Figure 2 shows the dataset distribution classified by ranges of cardinality, embedding dimensionality, and intrinsic dimensionality. As shown, datasets with small cardinality tend to cluster on the lower area, datasets with average and high cardinality in the middle, and datasets with very high cardinality are mainly on the upper part of the graph. Regarding dimensionality, it is clear that intrinsic dimensionality is more relevant for dataset distribution than embedding dimensionality, since intrinsic dimensionality more clearly spreads datasets. The datasets out of the main cluster are challenging datasets, such glove (Global Vectors for Word Representation) and deep1m (features derived from convolution neural networks), with high to very high cardinality and intrinsic dimensionality.

Fig. 2.
figure 2

Dataset distribution according to ranges of cardinality, embedding dimensionality and intrinsic dimensionality

An example of feature analysis that helps complementary dataset selection considers the MNIST dataset. Figure 3(a) shows all datasets used with MNIST in at least one paper surveyed. From this figure, it is possible to see the variance of datasets used with MNIST. With this analysis, a work could gather a diverse number of datasets by making a choice that maximizes the feature space of this representation. A viable choice would be the datasets CoPhIR or pokerHands, since the feature space would be relatively large. On the other hand, FashionMNIST would result in a less diverse dataset selection.

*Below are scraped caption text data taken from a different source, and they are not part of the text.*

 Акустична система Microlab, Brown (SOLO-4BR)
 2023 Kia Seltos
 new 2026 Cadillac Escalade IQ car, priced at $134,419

Another use case for the tools made available by this work is the ability to create experiments with any other datasets that other studies may use. To illustrate this usage, a comparison was made between datasets and sub-datasets created by the SIFT and Dense SIFT extractors when applied to an image dataset. While the SIFT extractor picks central points in an image and generates feature vectors based on these points, Dense SIFT leverages points over the whole image. Both extractors were applied to two datasets of fairly distinct image types: images from lung medical exams and random images from Flickr. Figure 3(b) shows the distribution of the datasets and sub-datasets created. It is clear that the most significant difference is between extractors and not between the image types, clustering the datasets by the feature regardless of the image type.

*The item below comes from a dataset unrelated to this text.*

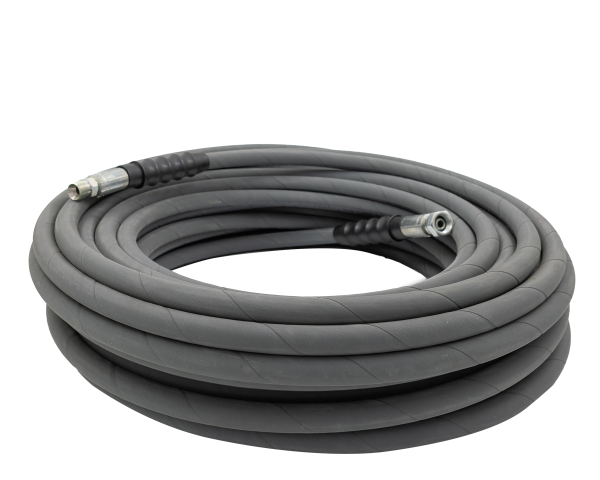 3/8 High Pressure Hose - BAR6000 2 Wire Male / Female End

We showed sample analyses that could be done using our similarity-based conceptual view of datasets. It allows for gaining a broader knowledge of the distribution and variability of datasets employed for evaluating similarity search methods according to the datasets’ intrinsic features. Potential applications of this approach include the selection of datasets for experimentation based on a varied number of properties, enhancing the variability among the chosen ones, and taking advantage of dataset similarities to guide decisions, such as parameter recommendation for indexing structures, as we did in a previous work [14].

5 Conclusion

In this work, we introduced the new dataset-similarity-based approach to handle datasets for different purposes. Our approach considers joint properties to represent the datasets as a similarity space composed of extracted features. We presented an instantiation of the approach based on a survey on how similarity search researchers have used datasets and showed analyses highlighting that it is possible to enhance data set choices when feature variance is a relevant selection criterion.

Fig. 3.
figure 3

MNIST and datasets used at least once with MNIST (no sub-datasets) and features SIFT and Dense SIFT extracted from different image types

Future work includes advancing the approach, for instance, by adding more features to describe the datasets and expanding the repository since the more datasets are included in the feature space, the richer the data set choice for other studies becomes. We also plan to employ the dataset-similarity-based conceptual view to support decisions or applications demanding dataset analysis.